==== Listing

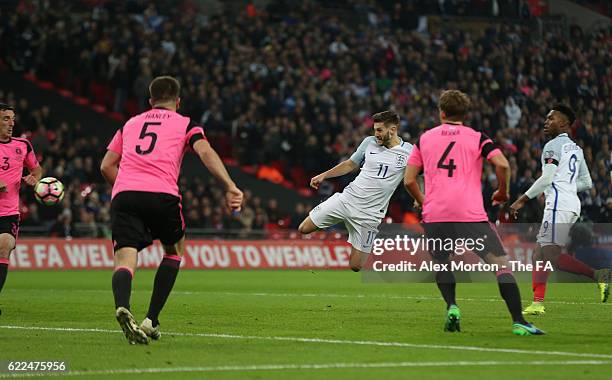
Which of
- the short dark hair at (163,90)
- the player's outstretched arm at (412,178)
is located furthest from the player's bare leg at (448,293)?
the short dark hair at (163,90)

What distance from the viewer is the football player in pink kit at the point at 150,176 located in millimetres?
10195

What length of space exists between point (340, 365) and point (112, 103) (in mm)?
26772

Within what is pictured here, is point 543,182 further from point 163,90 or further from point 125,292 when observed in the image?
point 125,292

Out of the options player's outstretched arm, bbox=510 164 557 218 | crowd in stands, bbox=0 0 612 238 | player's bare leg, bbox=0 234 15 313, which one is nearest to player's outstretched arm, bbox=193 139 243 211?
player's bare leg, bbox=0 234 15 313

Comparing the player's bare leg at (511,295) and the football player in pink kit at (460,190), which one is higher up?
the football player in pink kit at (460,190)

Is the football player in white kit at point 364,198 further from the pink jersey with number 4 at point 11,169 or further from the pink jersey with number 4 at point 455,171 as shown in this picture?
the pink jersey with number 4 at point 455,171

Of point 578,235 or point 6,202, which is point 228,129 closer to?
point 578,235

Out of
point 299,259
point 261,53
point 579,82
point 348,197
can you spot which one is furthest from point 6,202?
point 579,82

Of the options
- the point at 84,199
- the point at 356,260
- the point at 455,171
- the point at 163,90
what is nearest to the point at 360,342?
the point at 455,171

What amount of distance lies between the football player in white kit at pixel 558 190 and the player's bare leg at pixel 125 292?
19.6ft

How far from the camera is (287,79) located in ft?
113

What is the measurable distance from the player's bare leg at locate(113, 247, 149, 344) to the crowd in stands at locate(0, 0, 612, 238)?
63.5ft

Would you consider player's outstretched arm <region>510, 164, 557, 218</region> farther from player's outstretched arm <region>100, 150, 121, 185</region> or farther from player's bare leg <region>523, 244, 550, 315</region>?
player's outstretched arm <region>100, 150, 121, 185</region>

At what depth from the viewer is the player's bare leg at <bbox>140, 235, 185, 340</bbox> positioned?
10.6 m
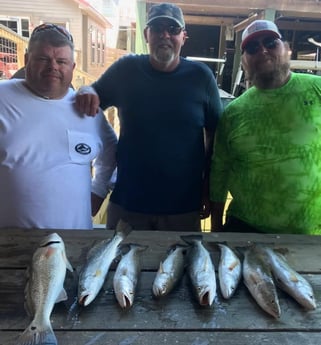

========

Aim
Arrange the data from the line containing "Would you consider" through the end as a Markdown table with the columns Row and Line, giving each line a row number. Skip blank lines and leave the pictures out.

Response
| Row | Line |
|---|---|
| 1 | Would you consider player's outstretched arm <region>510, 164, 557, 218</region> farther from player's outstretched arm <region>100, 150, 121, 185</region> or farther from player's bare leg <region>523, 244, 550, 315</region>? |
| 2 | player's outstretched arm <region>100, 150, 121, 185</region> |
| 3 | At what depth from the viewer is the player's bare leg at <bbox>140, 235, 185, 340</bbox> positioned? |
| 4 | 10.6 m |